What exactly is the skin barrier?
Like an onion, your skin is made up of many layers. These include three main layers, each with their own sublayers. The topmost is the epidermis, the middle is the dermis, and the deepest layer is the hypodermis. The topmost layer, the epidermis, is also known as the stratum corneum. This is your skin barrier.
Dermatologists often refer to the stratum corneum as resembling a brick wall. The individual skin cells are the bricks, and the other “ingredients” are the mortar holding the cells together. This “mortar” is composed of ceramides, fatty acids, and cholesterol.
Your skin barrier has a number of important jobs. First, it’s responsible for protecting your body from external stressors (including airborne pollutants and ultraviolet light). Your skin barrier also keeps your deeper layers of skin hydrated and transports essential nutrients. In essence, your skin barrier must maintain homeostasis (balance) to keep your body’s various systems functioning properly.
What are the signs and symptoms of a damaged skin barrier?
If it’s healthy, your skin will be hydrated, elastic, and smooth. But when your skin barrier is damaged, you’ll know it. Skin that feels or looks dry, irritated, or rough is a good indicator of a damaged skin barrier. It will take on a dull, lackluster appearance.
Worse, a damaged skin barrier won’t be as capable of fighting off free radicals and other stressors. This will, in turn, result in long-term issues such as the premature development of wrinkles, skin discoloration, and a loss of elasticity. In other words, a damaged skin barrier will make you look older.
How can you restore and replenish your skin barrier?

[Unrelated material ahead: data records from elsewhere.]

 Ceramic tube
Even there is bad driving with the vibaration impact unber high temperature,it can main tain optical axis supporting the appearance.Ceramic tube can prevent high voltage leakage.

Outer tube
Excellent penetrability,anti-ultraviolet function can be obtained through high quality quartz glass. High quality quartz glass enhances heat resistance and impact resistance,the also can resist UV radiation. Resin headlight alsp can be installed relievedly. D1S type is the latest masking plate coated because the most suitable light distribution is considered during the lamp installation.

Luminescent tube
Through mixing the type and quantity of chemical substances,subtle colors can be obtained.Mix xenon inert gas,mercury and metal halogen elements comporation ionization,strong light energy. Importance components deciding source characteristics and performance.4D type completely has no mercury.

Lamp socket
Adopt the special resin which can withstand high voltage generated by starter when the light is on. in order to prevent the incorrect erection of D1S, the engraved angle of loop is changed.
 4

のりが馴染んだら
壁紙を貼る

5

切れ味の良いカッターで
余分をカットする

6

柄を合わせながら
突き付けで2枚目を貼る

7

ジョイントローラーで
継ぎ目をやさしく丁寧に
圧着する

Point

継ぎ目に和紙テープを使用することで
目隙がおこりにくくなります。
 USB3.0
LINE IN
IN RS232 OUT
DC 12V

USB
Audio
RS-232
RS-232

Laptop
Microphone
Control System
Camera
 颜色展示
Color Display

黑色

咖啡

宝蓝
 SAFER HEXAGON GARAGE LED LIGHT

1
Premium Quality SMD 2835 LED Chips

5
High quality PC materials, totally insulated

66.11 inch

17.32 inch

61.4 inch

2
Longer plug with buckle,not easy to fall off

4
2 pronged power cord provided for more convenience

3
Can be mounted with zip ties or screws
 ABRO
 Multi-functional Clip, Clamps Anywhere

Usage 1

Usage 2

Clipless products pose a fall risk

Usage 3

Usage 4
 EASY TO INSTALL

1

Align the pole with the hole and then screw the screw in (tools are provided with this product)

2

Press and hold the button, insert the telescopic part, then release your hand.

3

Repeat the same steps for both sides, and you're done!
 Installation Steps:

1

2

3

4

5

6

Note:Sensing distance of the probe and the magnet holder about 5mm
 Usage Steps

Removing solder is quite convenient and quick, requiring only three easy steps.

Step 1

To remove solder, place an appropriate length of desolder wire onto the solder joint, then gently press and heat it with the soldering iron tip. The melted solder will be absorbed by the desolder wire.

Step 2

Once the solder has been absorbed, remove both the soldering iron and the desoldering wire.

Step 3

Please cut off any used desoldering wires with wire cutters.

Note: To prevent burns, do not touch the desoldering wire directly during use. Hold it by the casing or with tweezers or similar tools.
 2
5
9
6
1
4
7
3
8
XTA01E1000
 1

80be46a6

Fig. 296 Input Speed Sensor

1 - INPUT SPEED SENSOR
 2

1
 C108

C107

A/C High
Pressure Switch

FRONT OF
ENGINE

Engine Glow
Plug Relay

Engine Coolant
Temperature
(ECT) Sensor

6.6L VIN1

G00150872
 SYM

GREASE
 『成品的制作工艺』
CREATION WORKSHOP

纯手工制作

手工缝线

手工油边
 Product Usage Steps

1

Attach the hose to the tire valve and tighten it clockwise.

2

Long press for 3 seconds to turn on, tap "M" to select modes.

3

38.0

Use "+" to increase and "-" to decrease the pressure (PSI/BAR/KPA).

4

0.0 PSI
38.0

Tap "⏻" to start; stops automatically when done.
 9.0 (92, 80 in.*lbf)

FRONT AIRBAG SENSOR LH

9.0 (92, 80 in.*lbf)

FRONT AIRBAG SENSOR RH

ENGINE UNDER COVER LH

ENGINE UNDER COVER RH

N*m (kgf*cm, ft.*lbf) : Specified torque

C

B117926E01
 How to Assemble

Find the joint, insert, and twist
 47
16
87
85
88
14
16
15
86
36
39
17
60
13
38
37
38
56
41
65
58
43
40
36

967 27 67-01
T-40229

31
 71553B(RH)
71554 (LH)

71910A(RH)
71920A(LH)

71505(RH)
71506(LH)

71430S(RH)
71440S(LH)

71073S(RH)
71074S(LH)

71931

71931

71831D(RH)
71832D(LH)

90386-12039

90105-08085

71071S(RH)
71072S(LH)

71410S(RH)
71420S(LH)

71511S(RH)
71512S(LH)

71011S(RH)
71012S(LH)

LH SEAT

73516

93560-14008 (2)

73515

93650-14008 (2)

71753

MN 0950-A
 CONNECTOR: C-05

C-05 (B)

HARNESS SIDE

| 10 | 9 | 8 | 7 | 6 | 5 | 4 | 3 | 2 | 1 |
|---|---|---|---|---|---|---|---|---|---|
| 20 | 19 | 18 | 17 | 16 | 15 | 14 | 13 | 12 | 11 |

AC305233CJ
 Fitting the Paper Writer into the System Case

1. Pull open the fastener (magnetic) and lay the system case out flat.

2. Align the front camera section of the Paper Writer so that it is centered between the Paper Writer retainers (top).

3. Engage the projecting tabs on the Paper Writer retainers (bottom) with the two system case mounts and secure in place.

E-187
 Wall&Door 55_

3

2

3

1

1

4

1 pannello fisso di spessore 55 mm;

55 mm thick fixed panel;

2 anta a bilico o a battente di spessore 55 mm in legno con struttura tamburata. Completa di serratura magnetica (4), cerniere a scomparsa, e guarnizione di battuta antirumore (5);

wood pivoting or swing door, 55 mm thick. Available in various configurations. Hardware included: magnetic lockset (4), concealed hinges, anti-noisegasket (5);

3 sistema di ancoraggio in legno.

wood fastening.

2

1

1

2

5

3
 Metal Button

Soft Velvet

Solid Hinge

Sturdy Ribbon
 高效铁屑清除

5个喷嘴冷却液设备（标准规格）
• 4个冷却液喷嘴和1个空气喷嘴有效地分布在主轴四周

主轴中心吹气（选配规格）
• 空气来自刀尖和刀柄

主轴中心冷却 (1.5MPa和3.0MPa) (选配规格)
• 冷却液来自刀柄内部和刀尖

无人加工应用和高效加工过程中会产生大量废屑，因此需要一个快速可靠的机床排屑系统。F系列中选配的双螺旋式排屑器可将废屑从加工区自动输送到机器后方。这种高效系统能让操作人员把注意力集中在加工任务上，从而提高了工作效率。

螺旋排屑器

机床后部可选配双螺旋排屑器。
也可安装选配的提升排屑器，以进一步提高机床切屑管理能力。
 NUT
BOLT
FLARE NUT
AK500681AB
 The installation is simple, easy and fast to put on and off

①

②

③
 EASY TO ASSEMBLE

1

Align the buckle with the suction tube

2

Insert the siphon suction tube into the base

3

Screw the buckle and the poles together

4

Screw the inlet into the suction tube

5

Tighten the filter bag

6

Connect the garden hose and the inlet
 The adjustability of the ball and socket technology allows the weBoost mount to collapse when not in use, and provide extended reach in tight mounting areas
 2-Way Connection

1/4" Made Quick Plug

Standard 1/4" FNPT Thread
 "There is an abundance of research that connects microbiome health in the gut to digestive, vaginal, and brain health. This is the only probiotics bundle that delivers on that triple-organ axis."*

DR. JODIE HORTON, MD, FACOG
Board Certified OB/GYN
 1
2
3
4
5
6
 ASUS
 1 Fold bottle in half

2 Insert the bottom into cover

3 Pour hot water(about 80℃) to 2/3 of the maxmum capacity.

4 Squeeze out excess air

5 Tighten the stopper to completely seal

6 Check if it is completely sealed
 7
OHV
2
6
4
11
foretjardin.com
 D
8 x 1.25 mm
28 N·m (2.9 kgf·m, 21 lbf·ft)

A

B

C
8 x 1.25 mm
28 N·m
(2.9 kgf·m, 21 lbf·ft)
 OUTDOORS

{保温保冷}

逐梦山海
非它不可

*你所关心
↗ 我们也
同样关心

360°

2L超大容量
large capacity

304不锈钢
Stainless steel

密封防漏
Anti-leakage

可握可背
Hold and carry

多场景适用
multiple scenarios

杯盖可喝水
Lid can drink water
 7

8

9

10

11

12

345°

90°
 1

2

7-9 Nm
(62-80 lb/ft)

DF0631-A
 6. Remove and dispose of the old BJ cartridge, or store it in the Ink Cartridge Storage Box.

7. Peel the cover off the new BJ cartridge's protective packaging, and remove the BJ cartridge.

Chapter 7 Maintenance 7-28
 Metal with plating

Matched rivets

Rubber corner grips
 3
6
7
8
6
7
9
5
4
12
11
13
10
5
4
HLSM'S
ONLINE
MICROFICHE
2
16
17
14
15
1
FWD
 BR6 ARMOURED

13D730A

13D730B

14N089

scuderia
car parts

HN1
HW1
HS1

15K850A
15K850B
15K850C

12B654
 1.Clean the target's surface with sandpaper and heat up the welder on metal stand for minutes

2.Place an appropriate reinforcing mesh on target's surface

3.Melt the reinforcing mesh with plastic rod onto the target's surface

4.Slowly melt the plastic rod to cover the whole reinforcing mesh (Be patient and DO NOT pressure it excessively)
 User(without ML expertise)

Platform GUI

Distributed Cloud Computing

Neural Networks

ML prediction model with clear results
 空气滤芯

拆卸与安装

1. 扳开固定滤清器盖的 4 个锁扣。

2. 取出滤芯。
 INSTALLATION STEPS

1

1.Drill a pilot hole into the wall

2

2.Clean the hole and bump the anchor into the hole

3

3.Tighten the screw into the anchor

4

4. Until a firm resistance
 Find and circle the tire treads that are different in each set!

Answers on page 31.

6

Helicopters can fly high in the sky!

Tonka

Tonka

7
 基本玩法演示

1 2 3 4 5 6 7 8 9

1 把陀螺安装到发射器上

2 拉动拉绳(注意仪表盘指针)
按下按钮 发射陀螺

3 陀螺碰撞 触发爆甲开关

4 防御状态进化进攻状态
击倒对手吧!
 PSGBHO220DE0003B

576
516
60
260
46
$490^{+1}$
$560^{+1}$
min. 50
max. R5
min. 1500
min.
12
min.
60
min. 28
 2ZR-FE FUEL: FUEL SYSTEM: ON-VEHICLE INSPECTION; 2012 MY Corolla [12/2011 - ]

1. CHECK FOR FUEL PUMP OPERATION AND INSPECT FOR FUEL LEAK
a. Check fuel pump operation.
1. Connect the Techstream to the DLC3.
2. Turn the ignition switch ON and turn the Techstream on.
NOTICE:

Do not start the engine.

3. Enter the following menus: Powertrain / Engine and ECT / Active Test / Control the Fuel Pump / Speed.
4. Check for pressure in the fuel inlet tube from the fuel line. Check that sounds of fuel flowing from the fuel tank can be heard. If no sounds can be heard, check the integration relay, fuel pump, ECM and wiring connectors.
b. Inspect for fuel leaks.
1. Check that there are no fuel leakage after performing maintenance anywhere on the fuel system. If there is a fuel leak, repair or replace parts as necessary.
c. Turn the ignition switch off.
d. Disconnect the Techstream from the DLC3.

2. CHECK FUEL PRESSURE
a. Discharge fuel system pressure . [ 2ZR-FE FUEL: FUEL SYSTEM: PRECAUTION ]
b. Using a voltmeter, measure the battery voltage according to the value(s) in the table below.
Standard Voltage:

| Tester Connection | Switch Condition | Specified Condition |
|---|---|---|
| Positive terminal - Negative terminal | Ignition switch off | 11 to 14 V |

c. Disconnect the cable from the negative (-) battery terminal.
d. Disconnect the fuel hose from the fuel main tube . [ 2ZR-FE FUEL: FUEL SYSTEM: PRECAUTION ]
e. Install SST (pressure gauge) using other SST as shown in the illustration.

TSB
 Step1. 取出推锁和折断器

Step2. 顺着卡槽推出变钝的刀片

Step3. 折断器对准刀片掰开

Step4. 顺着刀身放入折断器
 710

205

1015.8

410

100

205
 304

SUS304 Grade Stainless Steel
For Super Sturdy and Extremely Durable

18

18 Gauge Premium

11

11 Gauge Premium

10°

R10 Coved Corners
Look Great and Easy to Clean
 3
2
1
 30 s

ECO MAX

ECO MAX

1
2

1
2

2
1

The most effective way to restore the health of your skin barrier is to ensure that it’s properly moisturized. Look for a high-quality serum or moisturizer that contains nourishing ingredients like ceramides and humectants (including glycerin and hyaluronic acid).
If you’re in the habit of exfoliating your skin regularly, try skipping exfoliation for a week to give it a rest. Then, resume using only a very gentle chemical exfoliator. In addition, consider switching to a very gentle skin cleanser that is as close as possible to your skin’s natural pH (5.7).
Lastly, give your skin barrier an extra boost by pampering it with soothing face masks. Those that contain hydration-boosting ingredients like hyaluronic acid, panthenol. and jojoba oil are best. Ingredients like niacinamide will get to work on repairing the skin barrier, while marine collagen and elastin will help to reverse signs of aging.